Everyone quotes the same abstract — few write down the actual settings. This is the operational reference we hand to new adopters: which device, what energy flux density, how many pulses, at what frequency, on what schedule, and how ECSWT compares against the closest alternative for each major indication.
The dosing dials that actually matter
- Energy Flux Density (EFD, mJ/mm²): the per-pulse energy at the focal point. Low < 0.10, medium 0.10–0.28, high > 0.28.
- Pulse count per session: 1,500–4,000 for most indications; higher for bony pathology.
- Frequency (Hz): 3–8 Hz for focused, up to 21 Hz for radial. Higher Hz reduces session time; lower Hz improves patient tolerance.
- Session cadence: weekly is the modal choice; every 3–5 days for acute calcific processes; every 2 weeks for aesthetic remodeling.
Musculoskeletal protocols
Plantar fasciitis (radial preferred, focused for recalcitrant)
- Radial, 3–4 bar, 15 Hz, 2,000–3,000 pulses, weekly ×3–5.
- Focused escalation: 0.20 mJ/mm², 4 Hz, 2,000 pulses, weekly ×3.
- Pair with eccentric fascia loading and heel-cord stretching.
Calcific rotator cuff tendinopathy (focused high-energy)
- Focused, 0.28–0.36 mJ/mm², 4 Hz, 2,500 pulses under ultrasound targeting.
- 2–3 sessions, 2 weeks apart. Recheck sonographically at 6–12 weeks.
Achilles / patellar tendinopathy (radial or focused medium)
- Radial, 2.5–3.5 bar, 12 Hz, 2,000 pulses, weekly ×4–6.
- Combine with an eccentric loading program (Alfredson or Silbernagel).
Urologic protocols (LiSWT)
Vasculogenic erectile dysfunction
- Low-intensity focused, 0.09 mJ/mm², 3 Hz, 1,500 pulses over 5 anatomic zones (distal / mid / proximal shaft bilaterally, plus crura).
- Twice weekly ×3 weeks, off ×3 weeks, repeat ×3 weeks (Vardi-style protocol).
- Reassess IIEF-5 at 4, 12, and 24 weeks.
Chronic pelvic pain syndrome / Peyronie's (adjunct)
- 0.15–0.20 mJ/mm² over involved plaque, 4 Hz, 2,000 pulses weekly ×4.
- Combine with traction therapy and, when indicated, intralesional therapy.
Aesthetic and wound protocols
Cellulite and skin tightening
- Radial 2.0–3.0 bar, 15–21 Hz, 3,000–4,000 pulses per treatment zone.
- 1–2 sessions per week ×6–8 weeks. Combine with RF or HIFU for structural effect.
Chronic non-healing wounds
- Defocused / focused low-energy, 0.10 mJ/mm², 4 Hz, 100–500 pulses per cm² of wound area, weekly ×3–5.
- Documented improvements in granulation and epithelialization in diabetic ulcers.
How ECSWT compares to close alternatives
- vs corticosteroid injection: slower symptom relief but no tendon weakening; ECSWT wins on 6-month outcomes in most tendinopathies.
- vs PRP: complementary. ECSWT primes the mechanotransductive environment; PRP delivers autologous growth factors. Sequential protocols (ECSWT → PRP 48–72h later) are increasingly common.
- vs high-power laser (HPLT): laser is superior for large, superficial soft-tissue inflammation and post-op recovery; shockwave is superior for calcific, fibrotic, or bony pathology.
- vs surgery: in appropriate candidates ECSWT is a first-line non-operative option — it does not preclude surgical revision if it fails.
Documenting outcomes
Standardize a baseline and 12-week outcome measure per indication: VISA-A for Achilles, SPADI for shoulder, FFI for plantar fascia, IIEF-5 for ED, PGIC for global change.
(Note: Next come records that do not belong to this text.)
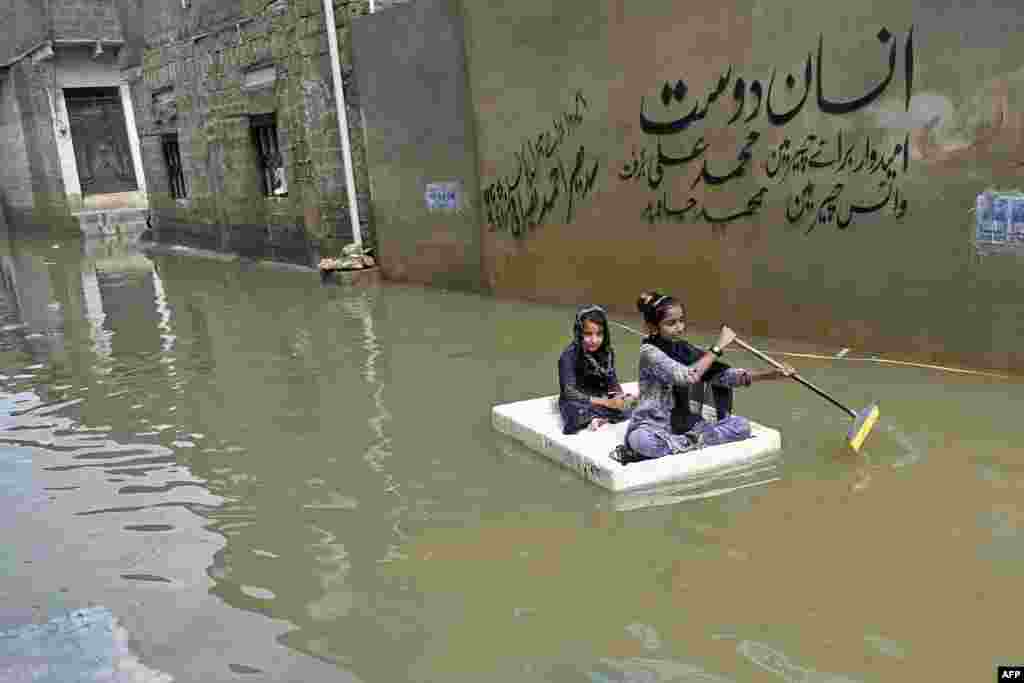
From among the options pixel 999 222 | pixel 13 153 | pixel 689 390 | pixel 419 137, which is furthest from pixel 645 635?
pixel 13 153

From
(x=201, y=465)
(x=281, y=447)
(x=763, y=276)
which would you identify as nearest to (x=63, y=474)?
(x=201, y=465)

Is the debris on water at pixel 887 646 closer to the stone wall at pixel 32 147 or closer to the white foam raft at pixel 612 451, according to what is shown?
the white foam raft at pixel 612 451

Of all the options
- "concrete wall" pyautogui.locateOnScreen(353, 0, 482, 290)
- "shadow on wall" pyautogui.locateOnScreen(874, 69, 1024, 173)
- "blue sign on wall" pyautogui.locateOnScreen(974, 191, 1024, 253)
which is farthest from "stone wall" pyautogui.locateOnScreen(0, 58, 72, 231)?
"blue sign on wall" pyautogui.locateOnScreen(974, 191, 1024, 253)

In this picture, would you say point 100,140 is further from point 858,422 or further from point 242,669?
point 242,669

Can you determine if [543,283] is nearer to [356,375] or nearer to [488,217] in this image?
[488,217]

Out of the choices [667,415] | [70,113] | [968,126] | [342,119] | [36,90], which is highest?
[36,90]

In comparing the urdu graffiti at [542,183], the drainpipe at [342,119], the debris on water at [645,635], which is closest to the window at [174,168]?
the drainpipe at [342,119]

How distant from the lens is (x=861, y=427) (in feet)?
16.5

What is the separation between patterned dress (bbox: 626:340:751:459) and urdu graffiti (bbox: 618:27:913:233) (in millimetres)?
2537

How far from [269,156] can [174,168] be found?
5.97 meters

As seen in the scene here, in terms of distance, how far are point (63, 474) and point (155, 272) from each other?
12211mm

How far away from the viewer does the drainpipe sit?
13.0 m

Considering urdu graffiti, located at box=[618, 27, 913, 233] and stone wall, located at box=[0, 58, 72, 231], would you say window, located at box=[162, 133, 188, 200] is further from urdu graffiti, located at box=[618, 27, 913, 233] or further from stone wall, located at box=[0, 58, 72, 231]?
urdu graffiti, located at box=[618, 27, 913, 233]

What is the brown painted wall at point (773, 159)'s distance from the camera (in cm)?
616
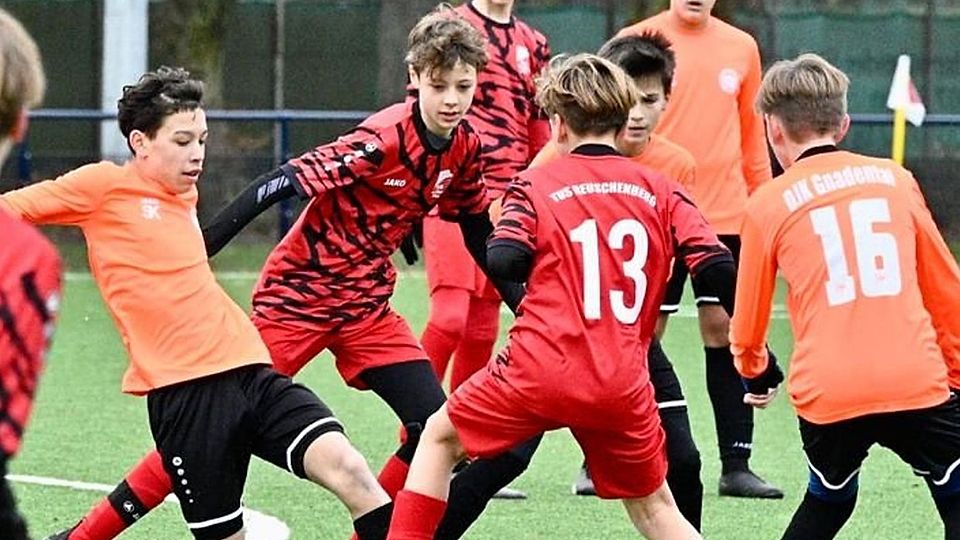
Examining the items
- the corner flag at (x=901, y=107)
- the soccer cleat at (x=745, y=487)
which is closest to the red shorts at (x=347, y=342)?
the soccer cleat at (x=745, y=487)

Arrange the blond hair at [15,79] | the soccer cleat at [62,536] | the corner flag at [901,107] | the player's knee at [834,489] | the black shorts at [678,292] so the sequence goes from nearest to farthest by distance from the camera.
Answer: the blond hair at [15,79], the player's knee at [834,489], the soccer cleat at [62,536], the black shorts at [678,292], the corner flag at [901,107]

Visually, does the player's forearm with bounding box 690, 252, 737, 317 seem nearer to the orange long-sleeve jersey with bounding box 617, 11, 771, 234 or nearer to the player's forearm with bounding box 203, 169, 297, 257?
the player's forearm with bounding box 203, 169, 297, 257

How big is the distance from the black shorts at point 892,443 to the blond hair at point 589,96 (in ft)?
2.96

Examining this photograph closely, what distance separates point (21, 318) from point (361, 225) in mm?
2822

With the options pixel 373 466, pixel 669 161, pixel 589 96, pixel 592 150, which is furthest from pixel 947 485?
pixel 373 466

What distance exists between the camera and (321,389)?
33.0 ft

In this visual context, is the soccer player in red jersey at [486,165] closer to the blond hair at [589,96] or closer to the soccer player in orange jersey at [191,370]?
the soccer player in orange jersey at [191,370]

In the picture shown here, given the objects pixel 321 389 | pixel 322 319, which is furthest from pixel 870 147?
pixel 322 319

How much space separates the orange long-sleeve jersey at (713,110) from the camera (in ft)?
24.5

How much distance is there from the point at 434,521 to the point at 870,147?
1170 cm

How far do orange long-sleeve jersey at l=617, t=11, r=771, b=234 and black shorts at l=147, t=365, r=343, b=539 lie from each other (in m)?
2.42

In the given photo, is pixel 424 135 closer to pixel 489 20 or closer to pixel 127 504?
pixel 127 504

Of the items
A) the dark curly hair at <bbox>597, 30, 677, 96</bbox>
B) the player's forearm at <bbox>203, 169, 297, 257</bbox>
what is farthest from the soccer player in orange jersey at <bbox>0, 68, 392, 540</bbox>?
the dark curly hair at <bbox>597, 30, 677, 96</bbox>

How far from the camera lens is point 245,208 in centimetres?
571
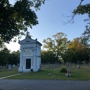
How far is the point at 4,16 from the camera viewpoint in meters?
8.59

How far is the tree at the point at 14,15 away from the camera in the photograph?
863 centimetres

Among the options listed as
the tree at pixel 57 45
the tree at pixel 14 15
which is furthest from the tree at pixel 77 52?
the tree at pixel 14 15

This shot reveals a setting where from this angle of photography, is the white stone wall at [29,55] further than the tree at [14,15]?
Yes

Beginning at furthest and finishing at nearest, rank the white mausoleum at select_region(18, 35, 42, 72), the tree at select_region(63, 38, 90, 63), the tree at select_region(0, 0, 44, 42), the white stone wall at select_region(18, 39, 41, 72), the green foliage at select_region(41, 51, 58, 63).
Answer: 1. the green foliage at select_region(41, 51, 58, 63)
2. the tree at select_region(63, 38, 90, 63)
3. the white mausoleum at select_region(18, 35, 42, 72)
4. the white stone wall at select_region(18, 39, 41, 72)
5. the tree at select_region(0, 0, 44, 42)

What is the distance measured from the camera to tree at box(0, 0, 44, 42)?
863 centimetres

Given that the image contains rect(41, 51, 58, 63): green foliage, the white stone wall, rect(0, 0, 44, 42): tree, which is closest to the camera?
rect(0, 0, 44, 42): tree

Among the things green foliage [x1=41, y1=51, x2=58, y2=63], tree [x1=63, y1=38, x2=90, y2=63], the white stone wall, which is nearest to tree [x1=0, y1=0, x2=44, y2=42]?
the white stone wall

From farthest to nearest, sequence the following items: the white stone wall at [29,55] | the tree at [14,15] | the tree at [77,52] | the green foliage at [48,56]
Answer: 1. the green foliage at [48,56]
2. the tree at [77,52]
3. the white stone wall at [29,55]
4. the tree at [14,15]

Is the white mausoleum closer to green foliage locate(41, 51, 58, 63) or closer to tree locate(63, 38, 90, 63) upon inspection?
tree locate(63, 38, 90, 63)

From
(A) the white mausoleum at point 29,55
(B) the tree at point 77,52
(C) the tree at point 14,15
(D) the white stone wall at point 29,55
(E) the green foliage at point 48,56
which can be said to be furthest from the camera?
(E) the green foliage at point 48,56

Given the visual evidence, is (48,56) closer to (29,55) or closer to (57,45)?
(57,45)

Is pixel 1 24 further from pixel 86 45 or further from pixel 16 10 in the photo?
pixel 86 45

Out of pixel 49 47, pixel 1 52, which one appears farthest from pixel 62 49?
pixel 1 52

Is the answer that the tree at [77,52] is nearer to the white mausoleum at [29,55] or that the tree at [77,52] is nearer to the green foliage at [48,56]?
the green foliage at [48,56]
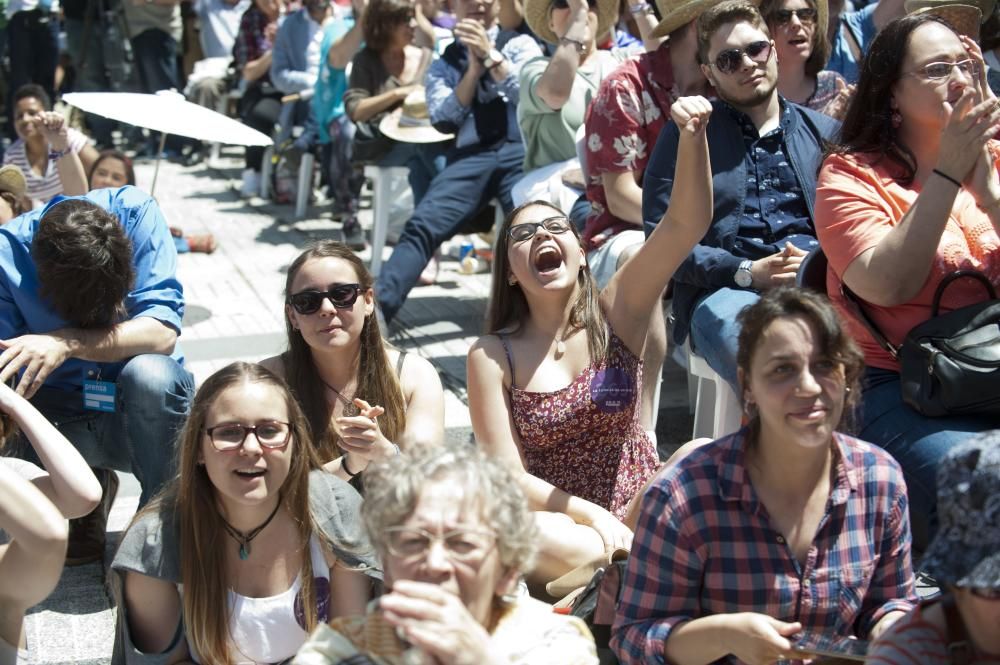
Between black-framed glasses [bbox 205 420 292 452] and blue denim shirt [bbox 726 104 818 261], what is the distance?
5.73 feet

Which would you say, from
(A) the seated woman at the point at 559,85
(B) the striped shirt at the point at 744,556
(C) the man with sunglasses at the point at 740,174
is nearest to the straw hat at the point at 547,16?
(A) the seated woman at the point at 559,85

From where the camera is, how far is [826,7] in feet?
15.4

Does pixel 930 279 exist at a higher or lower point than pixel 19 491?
higher

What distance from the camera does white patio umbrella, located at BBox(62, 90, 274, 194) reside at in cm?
466

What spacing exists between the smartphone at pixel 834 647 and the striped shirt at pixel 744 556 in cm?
9

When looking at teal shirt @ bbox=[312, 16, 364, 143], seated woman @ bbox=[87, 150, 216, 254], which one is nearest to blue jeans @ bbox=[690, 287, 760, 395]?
seated woman @ bbox=[87, 150, 216, 254]

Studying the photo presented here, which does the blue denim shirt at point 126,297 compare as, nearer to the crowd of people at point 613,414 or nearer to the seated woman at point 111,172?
the crowd of people at point 613,414

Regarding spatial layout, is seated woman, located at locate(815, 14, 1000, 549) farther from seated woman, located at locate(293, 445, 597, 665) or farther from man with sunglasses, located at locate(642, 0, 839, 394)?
seated woman, located at locate(293, 445, 597, 665)

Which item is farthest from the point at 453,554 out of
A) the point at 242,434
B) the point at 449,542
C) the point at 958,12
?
the point at 958,12

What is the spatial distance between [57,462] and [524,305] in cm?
133

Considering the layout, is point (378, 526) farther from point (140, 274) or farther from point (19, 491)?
point (140, 274)

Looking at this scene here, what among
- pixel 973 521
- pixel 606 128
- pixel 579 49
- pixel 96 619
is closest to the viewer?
pixel 973 521

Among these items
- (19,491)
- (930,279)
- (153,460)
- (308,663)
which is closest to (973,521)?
(308,663)

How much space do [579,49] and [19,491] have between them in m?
3.39
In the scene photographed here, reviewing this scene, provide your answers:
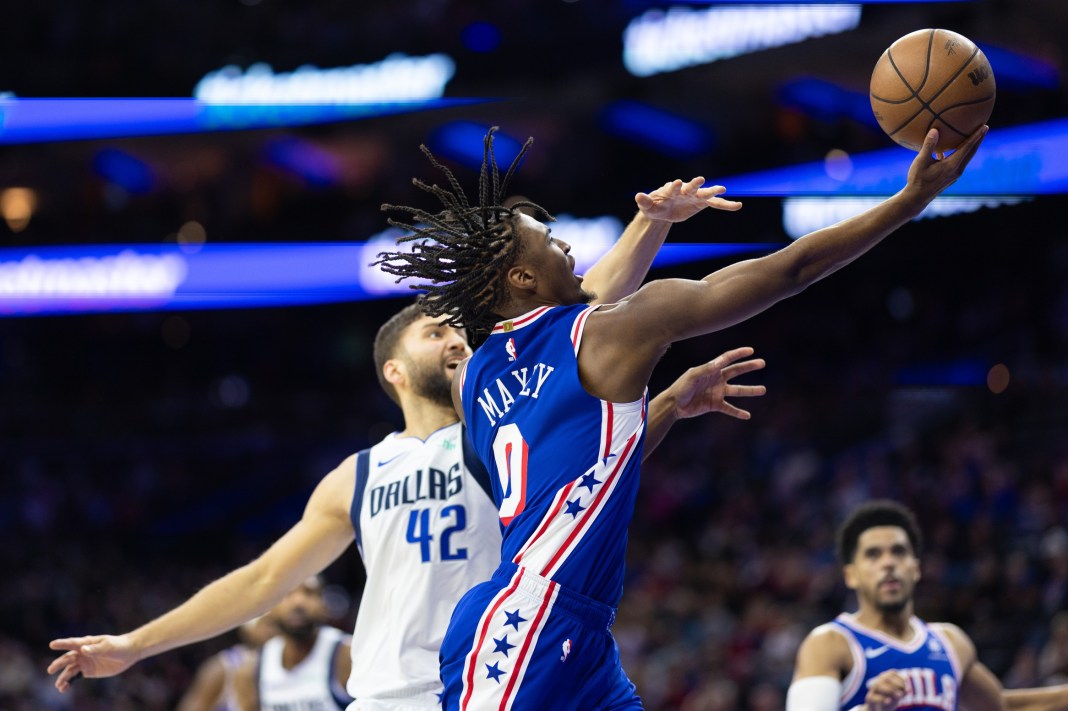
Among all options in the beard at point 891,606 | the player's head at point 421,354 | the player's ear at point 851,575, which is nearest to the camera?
the player's head at point 421,354

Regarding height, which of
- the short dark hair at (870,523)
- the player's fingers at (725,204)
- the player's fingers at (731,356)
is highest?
the player's fingers at (725,204)

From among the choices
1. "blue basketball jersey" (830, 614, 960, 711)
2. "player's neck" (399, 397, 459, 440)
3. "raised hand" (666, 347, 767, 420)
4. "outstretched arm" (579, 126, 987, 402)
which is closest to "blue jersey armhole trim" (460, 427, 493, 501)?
"player's neck" (399, 397, 459, 440)

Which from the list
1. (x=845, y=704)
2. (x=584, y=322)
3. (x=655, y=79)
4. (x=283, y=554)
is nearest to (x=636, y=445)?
(x=584, y=322)

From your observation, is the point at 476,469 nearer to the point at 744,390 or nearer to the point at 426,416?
the point at 426,416

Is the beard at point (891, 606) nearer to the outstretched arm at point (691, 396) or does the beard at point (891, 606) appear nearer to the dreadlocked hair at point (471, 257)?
the outstretched arm at point (691, 396)

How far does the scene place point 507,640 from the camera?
11.1ft

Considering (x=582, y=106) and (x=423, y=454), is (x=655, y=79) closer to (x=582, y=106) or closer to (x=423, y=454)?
(x=582, y=106)

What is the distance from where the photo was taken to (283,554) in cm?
469

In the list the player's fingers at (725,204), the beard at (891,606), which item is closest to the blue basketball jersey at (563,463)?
the player's fingers at (725,204)

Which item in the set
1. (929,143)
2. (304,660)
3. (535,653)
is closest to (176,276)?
(304,660)

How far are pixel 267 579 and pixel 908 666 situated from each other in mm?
2661

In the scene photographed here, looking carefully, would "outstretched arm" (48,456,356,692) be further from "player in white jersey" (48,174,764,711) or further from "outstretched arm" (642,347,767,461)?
"outstretched arm" (642,347,767,461)

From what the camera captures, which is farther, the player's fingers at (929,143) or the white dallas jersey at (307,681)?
the white dallas jersey at (307,681)

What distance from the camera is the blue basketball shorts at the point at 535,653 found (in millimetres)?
3357
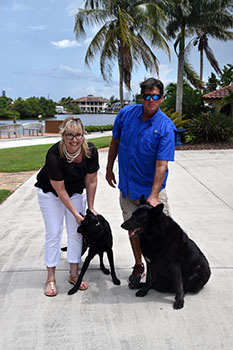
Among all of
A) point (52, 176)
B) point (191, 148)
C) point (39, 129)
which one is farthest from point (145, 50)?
point (52, 176)

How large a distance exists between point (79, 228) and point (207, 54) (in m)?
34.0

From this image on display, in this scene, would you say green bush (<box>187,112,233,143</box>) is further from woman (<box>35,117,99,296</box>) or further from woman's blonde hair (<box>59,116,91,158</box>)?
woman's blonde hair (<box>59,116,91,158</box>)

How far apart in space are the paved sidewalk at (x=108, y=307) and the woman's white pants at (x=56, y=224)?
359mm

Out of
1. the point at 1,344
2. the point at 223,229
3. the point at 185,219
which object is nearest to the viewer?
the point at 1,344

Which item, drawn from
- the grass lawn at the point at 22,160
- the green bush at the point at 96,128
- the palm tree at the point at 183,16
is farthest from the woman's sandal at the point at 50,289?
the green bush at the point at 96,128

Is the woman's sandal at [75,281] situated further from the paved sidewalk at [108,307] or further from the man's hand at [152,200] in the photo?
the man's hand at [152,200]

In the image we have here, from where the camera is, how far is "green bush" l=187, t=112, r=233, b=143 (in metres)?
14.0

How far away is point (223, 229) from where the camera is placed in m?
4.68

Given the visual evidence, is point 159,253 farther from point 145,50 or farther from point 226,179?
point 145,50

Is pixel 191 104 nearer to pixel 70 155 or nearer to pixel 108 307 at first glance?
pixel 70 155

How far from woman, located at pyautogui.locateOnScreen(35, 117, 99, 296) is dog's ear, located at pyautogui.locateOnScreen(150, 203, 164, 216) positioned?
0.73 m

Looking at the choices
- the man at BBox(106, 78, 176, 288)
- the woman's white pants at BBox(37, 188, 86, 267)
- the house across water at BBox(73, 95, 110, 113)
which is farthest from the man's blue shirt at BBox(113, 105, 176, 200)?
the house across water at BBox(73, 95, 110, 113)

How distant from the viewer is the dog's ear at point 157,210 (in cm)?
251

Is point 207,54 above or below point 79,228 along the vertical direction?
above
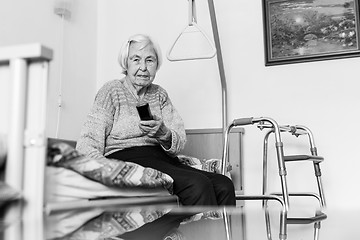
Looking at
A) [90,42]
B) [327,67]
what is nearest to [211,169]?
[327,67]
Practices that capture these metrics dramatically outperform on payer conversations and internal QA.
Common protocol failures
- Underdosing pulse count on high-BMI patients — increase EFD or pulses, not both.
- Using radial for deep or bony pathology — energy never reaches the target.
- Skipping the loading program in tendinopathy — the mechanotransductive signal needs a mechanical downstream to remodel into.
- Reassessing at 2 weeks and declaring failure — meaningful remodeling requires 8–12 weeks of biology.